Luke Darlow,Qiwen Deng,Ahmed Hassan,Martin Asenov,Rajkarn Singh,Artjom Joosen,Adam Barker,Amos Storkey
2024-07-25
Abstract:It is challenging to scale time series forecasting models such that they forecast accurately for multiple distinct domains and datasets, all with potentially different underlying collection procedures (e.g., sample resolution), patterns (e.g., periodicity), and prediction requirements (e.g., reconstruction vs. forecasting). We call this general task universal forecasting. Existing methods usually assume that input data is regularly sampled, and they forecast to pre-determined horizons, resulting in failure to generalise outside of the scope of their training. We propose the DAM - a neural model that takes randomly sampled histories and outputs an adjustable basis composition as a continuous function of time for forecasting to non-fixed horizons. It involves three key components: (1) a flexible approach for using randomly sampled histories from a long-tail distribution, that enables an efficient global perspective of the underlying temporal dynamics while retaining focus on the recent history; (2) a transformer backbone that is trained on these actively sampled histories to produce, as representational output, (3) the basis coefficients of a continuous function of time. We show that a single univariate DAM, trained on 25 time series datasets, either outperformed or closely matched existing SoTA models at multivariate long-term forecasting across 18 datasets, including 8 held-out for zero-shot transfer, even though these models were trained to specialise for each dataset-horizon combination. This single DAM excels at zero-shot transfer and very-long-term forecasting, performs well at imputation, is interpretable via basis function composition and attention, can be tuned for different inference-cost requirements, is robust to missing and irregularly sampled data {by design}.
Machine Learning
What problem does this paper attempt to address?
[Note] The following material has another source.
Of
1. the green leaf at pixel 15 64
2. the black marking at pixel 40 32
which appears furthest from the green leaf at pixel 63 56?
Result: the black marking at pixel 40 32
The paper aims to address a key challenge in time series forecasting: how to construct a time series forecasting model that can be widely applicable across various domains and datasets. Specifically, the researchers propose a new model called DAM (Deep Data-Dependent Approximate Analytical Model) to achieve so-called "universal forecasting." Traditional time series forecasting methods typically assume that the input data is of fixed length and sampled at regular intervals, and that the forecasting horizon is preset, which limits the flexibility and generalization ability of these methods in practical applications. The DAM model is designed to overcome the limitations of existing methods. It can handle irregular sampling and variable-length data, and it can make predictions for non-fixed forecasting horizons. To achieve this goal, DAM employs three key techniques: 1. **Flexible historical data sampling mechanism**: By using a long-tail distribution to randomly sample historical data, this method considers the importance of long-term historical information while retaining the focus on recent data. 2. **Transformer-based backbone structure**: Utilizing the transformer architecture to process irregularly sampled time series data, thereby generating the basis function coefficients for forecasting. 3. **Adjustable basis function combination**: The output serves as the basis function coefficients of a time-continuous function, enabling the model to adapt to different forecasting needs, including very long-term forecasts. Experimental results show that a single trained DAM model not only outperforms or matches the long-term forecasting performance of existing best models across multiple datasets but also demonstrates excellent capabilities in zero-shot transfer tasks, even surpassing baseline models specifically trained for particular datasets. Additionally, DAM exhibits good performance in very long-term forecasting tasks. In summary, the goal of this paper is to develop a time series forecasting model that can handle various temporal and spatial scales and is applicable to multiple application scenarios, thereby improving forecasting accuracy and generalization ability.